La luz del día se desvaneció lentamente hasta terminar en el más oscuro degradé. Era la hora pactada. Ojeda, como si se tratase de un viejo rito, incitó a los seminaristas a quitarse la ropa. La mayoría pensó que se trataba de una prueba. El cura se desnudó y se metió a la piscina. “Era como un oso gigante, peludo, horrible”, recuerda uno de los presentes.

Todos los seminaristas lo siguieron, salvo uno. Flotando en el agua, el sacerdote increpó al rebelde: ¿Tienes dudas de tu sexualidad?, inquirió en voz alta.

Entradas del conjunto de datos:
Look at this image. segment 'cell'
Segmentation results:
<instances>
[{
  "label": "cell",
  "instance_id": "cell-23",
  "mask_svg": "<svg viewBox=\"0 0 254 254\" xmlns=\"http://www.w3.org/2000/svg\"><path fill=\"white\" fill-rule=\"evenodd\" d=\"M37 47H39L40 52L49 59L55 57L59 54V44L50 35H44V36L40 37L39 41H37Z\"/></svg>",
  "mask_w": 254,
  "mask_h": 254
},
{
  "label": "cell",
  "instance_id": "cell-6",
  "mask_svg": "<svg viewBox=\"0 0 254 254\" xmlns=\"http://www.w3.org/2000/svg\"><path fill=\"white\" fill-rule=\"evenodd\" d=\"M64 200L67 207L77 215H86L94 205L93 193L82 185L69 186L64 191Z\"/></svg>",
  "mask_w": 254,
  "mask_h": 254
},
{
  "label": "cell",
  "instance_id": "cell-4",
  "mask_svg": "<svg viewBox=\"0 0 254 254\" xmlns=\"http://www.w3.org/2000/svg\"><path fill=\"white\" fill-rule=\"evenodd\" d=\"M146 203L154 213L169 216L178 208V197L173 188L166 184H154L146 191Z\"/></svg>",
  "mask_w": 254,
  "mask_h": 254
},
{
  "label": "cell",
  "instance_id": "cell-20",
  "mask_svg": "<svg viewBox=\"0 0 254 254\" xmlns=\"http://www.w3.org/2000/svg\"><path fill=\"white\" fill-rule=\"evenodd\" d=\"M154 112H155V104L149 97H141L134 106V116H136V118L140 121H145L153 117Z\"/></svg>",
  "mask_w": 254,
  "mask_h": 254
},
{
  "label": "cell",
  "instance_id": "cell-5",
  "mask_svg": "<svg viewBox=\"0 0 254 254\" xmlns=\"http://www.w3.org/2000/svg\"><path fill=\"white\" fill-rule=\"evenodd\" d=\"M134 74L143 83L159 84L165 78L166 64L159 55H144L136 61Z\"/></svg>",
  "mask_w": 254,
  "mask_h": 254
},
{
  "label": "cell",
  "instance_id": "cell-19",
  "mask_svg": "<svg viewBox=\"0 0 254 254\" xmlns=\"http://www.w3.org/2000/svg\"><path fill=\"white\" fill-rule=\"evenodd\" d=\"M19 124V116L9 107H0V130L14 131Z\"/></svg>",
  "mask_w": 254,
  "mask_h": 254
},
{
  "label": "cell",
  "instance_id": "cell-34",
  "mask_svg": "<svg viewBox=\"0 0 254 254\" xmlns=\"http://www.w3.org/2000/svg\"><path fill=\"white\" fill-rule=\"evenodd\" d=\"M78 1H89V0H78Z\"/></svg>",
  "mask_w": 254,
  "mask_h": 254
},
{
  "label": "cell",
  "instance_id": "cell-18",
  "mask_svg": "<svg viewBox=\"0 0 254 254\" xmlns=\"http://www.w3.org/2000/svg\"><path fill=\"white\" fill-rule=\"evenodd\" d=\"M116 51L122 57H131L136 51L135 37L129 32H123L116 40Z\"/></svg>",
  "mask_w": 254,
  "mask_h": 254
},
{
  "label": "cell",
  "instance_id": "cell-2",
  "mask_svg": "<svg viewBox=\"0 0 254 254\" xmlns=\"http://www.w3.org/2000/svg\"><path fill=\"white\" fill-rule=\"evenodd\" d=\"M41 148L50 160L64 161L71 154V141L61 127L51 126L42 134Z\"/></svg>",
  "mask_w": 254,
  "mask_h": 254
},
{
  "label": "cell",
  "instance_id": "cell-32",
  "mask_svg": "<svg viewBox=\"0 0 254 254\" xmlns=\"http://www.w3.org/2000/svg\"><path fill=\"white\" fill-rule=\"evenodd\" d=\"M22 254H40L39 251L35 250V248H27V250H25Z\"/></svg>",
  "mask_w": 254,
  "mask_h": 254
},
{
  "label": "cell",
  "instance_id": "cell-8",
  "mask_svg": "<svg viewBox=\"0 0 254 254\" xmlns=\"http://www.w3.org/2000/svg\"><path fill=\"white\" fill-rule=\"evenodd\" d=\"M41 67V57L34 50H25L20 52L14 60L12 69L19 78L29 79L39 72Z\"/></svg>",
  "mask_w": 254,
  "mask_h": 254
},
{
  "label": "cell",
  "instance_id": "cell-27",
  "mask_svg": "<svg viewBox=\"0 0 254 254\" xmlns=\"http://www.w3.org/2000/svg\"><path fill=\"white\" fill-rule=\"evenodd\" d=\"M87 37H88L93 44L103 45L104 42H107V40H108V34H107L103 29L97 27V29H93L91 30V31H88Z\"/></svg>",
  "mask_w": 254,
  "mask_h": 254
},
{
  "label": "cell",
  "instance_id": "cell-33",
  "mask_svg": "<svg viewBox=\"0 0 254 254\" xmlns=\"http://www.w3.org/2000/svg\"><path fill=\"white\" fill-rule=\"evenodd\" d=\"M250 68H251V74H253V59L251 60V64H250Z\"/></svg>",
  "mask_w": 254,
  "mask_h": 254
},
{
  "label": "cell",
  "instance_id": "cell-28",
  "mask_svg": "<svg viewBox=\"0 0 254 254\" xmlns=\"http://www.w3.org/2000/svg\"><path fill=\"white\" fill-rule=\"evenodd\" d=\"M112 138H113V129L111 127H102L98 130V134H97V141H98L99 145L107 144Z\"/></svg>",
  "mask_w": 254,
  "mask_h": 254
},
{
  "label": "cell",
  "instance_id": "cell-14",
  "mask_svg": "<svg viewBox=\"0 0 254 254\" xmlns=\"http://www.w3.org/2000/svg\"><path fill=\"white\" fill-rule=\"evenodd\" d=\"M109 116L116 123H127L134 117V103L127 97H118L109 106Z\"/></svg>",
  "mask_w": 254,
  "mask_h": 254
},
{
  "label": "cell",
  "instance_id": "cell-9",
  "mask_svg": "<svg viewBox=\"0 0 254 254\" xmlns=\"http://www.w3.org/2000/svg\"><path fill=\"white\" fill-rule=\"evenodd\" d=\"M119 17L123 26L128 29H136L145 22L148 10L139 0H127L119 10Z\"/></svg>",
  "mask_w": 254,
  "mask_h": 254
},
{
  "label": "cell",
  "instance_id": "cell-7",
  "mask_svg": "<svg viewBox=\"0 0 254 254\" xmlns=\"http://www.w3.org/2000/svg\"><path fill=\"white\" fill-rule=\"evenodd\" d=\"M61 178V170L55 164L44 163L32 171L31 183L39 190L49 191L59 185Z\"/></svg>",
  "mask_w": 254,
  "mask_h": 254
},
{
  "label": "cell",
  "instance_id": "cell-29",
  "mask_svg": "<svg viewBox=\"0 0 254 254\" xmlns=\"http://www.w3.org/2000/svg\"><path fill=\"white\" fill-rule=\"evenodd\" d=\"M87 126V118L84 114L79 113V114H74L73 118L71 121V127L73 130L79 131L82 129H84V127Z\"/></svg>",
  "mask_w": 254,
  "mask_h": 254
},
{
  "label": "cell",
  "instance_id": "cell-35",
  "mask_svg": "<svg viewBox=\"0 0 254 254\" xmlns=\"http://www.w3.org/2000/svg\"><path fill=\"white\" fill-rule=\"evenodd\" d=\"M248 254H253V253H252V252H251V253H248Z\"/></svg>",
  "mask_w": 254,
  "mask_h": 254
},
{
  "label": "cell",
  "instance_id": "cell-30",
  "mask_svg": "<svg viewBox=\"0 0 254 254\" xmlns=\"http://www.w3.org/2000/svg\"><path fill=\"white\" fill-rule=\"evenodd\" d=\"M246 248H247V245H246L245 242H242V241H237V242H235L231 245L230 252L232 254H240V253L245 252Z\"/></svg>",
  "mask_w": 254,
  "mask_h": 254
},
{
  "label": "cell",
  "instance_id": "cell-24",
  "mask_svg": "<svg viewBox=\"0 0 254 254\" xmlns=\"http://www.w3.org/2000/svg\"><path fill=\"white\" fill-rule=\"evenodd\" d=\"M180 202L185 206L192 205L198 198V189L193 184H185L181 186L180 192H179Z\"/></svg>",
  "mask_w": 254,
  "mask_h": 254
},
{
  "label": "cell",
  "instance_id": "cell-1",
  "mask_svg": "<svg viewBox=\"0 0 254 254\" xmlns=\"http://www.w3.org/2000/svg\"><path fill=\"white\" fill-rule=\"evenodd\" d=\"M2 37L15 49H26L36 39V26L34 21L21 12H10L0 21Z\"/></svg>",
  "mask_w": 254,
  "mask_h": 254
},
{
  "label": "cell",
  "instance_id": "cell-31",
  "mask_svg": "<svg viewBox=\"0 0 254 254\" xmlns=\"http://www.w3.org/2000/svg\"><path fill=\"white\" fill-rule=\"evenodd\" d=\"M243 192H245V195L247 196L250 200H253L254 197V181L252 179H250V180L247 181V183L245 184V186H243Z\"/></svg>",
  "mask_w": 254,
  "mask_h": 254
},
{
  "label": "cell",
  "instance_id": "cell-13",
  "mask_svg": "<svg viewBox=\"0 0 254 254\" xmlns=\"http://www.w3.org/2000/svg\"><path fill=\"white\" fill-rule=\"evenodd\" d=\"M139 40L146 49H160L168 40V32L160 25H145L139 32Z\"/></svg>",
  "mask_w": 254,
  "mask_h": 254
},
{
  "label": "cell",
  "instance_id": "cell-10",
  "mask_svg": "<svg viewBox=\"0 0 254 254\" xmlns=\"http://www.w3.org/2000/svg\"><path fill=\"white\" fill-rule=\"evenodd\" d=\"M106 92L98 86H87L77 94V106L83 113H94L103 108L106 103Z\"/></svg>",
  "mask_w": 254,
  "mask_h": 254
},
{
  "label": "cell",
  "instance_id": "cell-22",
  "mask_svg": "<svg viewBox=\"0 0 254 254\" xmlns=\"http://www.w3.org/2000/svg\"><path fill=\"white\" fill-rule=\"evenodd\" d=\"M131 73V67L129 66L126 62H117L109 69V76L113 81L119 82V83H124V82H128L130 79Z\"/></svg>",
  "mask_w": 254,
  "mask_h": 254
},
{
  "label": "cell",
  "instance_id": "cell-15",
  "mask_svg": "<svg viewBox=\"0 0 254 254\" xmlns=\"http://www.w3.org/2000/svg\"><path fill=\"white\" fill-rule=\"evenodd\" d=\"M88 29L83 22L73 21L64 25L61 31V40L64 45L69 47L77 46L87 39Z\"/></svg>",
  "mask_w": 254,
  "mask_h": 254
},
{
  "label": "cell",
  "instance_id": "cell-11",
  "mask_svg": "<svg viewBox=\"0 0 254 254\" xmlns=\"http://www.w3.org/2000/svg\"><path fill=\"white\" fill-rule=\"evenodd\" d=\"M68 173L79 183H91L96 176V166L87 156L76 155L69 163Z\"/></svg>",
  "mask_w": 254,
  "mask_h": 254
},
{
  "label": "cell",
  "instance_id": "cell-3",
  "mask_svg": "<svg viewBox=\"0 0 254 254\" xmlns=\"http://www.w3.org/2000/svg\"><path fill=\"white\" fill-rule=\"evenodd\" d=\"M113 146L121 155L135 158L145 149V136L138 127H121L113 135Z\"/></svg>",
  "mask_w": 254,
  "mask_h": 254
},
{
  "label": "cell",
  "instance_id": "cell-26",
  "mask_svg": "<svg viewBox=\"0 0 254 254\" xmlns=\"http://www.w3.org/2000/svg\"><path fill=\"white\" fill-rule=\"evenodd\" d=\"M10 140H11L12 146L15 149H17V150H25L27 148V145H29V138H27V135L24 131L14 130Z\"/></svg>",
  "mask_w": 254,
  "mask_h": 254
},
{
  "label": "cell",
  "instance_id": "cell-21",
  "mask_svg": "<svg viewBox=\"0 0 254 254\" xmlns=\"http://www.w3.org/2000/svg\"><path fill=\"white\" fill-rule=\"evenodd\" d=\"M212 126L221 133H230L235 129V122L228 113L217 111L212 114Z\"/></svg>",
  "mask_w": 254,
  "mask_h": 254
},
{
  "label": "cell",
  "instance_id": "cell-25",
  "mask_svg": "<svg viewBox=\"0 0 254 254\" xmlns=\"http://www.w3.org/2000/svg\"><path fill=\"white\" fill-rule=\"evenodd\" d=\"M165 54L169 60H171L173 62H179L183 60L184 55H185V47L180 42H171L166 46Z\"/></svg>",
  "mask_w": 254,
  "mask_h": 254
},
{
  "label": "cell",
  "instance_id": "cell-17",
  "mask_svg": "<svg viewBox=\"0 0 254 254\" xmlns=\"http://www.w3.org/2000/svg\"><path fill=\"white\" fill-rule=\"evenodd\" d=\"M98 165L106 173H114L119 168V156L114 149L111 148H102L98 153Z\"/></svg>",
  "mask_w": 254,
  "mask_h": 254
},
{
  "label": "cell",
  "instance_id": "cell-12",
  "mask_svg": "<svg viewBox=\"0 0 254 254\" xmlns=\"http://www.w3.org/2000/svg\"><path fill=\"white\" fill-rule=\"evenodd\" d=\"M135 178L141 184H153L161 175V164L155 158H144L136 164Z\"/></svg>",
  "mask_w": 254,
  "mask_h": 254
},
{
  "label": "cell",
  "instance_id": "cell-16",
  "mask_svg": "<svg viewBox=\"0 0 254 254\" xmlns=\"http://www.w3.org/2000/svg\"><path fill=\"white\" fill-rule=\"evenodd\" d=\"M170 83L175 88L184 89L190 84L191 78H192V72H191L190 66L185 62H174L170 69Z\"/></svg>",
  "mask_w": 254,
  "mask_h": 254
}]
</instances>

QUÉ HACER ->
A. Convierte en una tabla Markdown, con las columnas Nº y Línea, solo las líneas de las entradas que van desde su inicio hasta la que contiene "47H39L40 52L49 59L55", ambas incluidas. Numera cada fila y deja fuera las líneas en blanco.
B. Sigue escribiendo el fragmento sobre el cura Ojeda y los seminaristas desde donde se detiene.

RESPUESTAS ->
A.
| Nº | Línea |
|---|---|
| 1 | Look at this image. segment 'cell' |
| 2 | Segmentation results: |
| 3 | <instances> |
| 4 | [{ |
| 5 |   "label": "cell", |
| 6 |   "instance_id": "cell-23", |
| 7 |   "mask_svg": "<svg viewBox=\"0 0 254 254\" xmlns=\"http://www.w3.org/2000/svg\"><path fill=\"white\" fill-rule=\"evenodd\" d=\"M37 47H39L40 52L49 59L55 57L59 54V44L50 35H44V36L40 37L39 41H37Z\"/></svg>", |

B.
Mauricio Pulgar llevaba un par de meses en el seminario Pontificio San Rafael, ubicado a un costado del Santuario de Lo Vásquez, invitado por el mismo cura que chapoteaba en la piscina. Aquel que pedía a sus alumnos que lo llamaran “papito” y que visitó la casa de su padre para convencerlo de entregar a su hijo a Dios. Ojeda le habría dicho a Pulgar en otra ocasión: “Nosotros somos una familia espiritual y tenemos que acompañarnos, solo entre nosotros las cosas se entienden. Tenemos que guardarnos nuestras cosas, nuestra pobreza humana, la gente de afuera no las entiende”.

Pulgar tenía 17 años y desde los 13 aspiraba a convertirse en sacerdote. Fue acólito en la Parroquia Nuestra Señora del Rosario en Quilpué, perteneció a las cruzadas eucarísticas y luego a un grupo de jornadas vocacionales. Sus padres se habían separado hacía poco y buscó refugio en la Iglesia. En 1992 ingresó al seminario y Ojeda, entonces captador de vocaciones, le recomendó que se alejara de su madre, insinuándole que era mal influencia por estar separada. El exseminarista hoy resume el periodo sumando dos elementos: “Tenía 17 años y me sentía solo”.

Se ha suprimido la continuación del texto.